It seems the photo book scene is changing rapidly, with both on-demand printing and truly self-published books cutting into a market previously dominated by actual book publishers. As someone who loves photo books (books in general actually) I am very excited about this development.
There are many things that I look for in a photography book, the actual print quality being one of them. Just like there is a vast difference between a good and a bad print on the wall of a gallery or museum, there is a vast difference between a cheaply produced/printed photography book and one done with attention to detail and a willingness to aim for high quality.
Over the past few months, I was in the lucky position to be able to follow the evolution of a self-published book through all the various stages. You might already have heard of Richard Renaldi and Seth Boyd’s Charles Lane Press and their first book Fall River Boys. Richard and Seth are good friends of mine, and whenever we meet we talk about new books and about what we like and dislike (yes, it does get very book geeky at times). Richard and Seth have been sharing their vision and ideas concerning Fall River Boys with me, and unlike what certain people want to make you believe creating a book is a bit more than sticking a bunch of images into some layout and then telling someone else “print it!”.
Just the other day, they showed me the “F&G” (I didn’t know what that meant, either, it’s simply the unbound pages of the book), and even though I knew what they were aiming for, I was still amazed. Fall River Boys looks and feels like a book consisting of actual photographic prints. I was only half joking when I told them I’d probably have to buy two so I could cut out some of the pages for framing.

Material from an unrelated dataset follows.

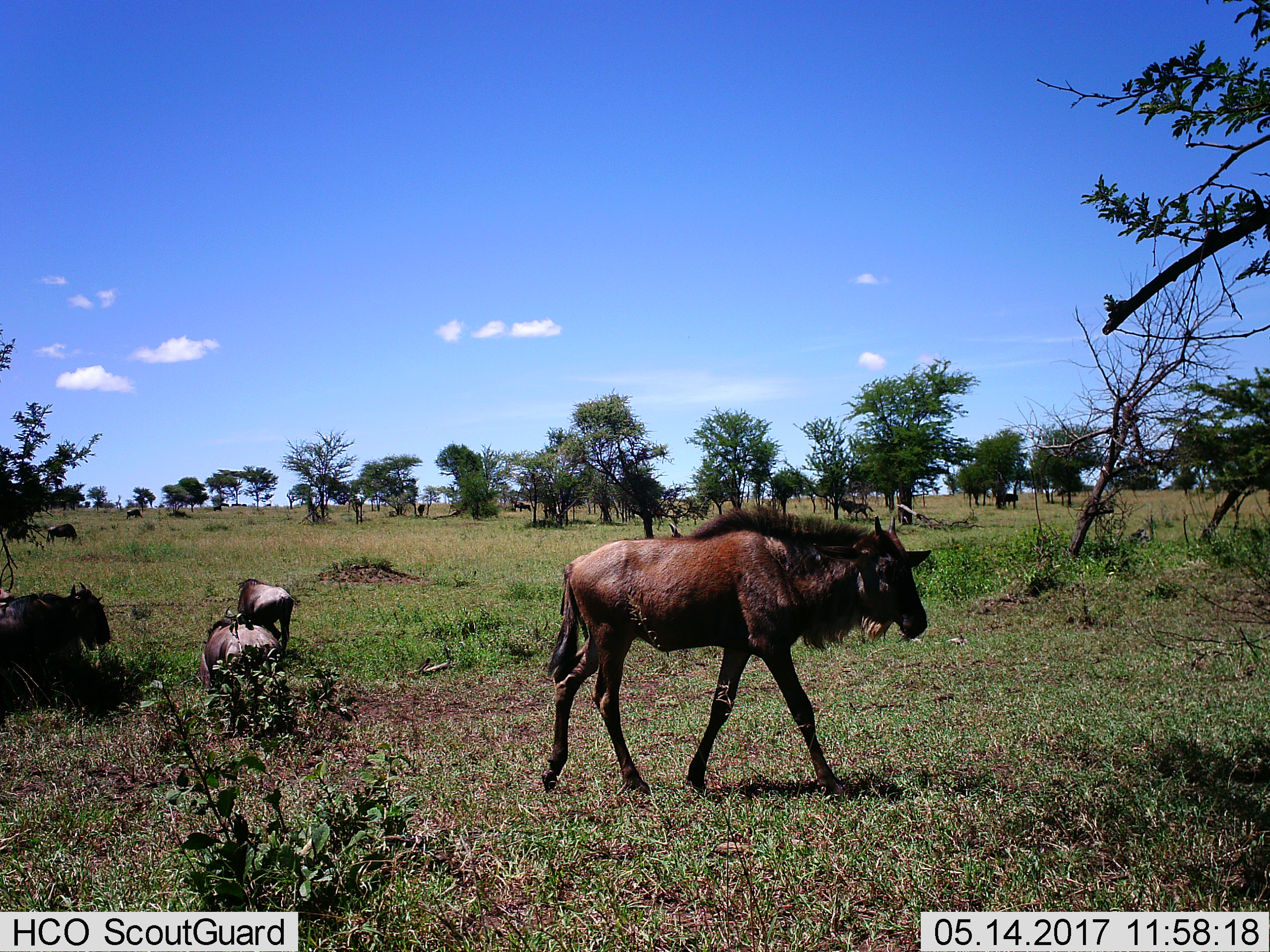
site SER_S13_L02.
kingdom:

I’d love to see something like that more. Another friend of mine teaches at a German photo school, and some of his students have given him books made of actual colour prints, bound by a professional book binder. That’s, of course, an extreme way to produce books (and a very expensive one). But given it’s photography I think it’s closer to what getting a book from one’s own photography should be like - rather than shipping it off to some publisher someplace, to have it printed on cheap paper, with the colours ballparkish OK.
Sure, all of this comes at a price. Maybe this is a good way to look at this: Most photographers spend an awful lot of money on cameras, on film, on scanning (if applicable), on printing, an awful lot of time on making sure that everything is perfect - only to then opt for something cheap for the final book? Does that make sense?
PS: See, this is what you get when writing blog posts before reading other people’s blog - Mrs. Deane just talked about the joys of looking at self-published books (before talking about something else).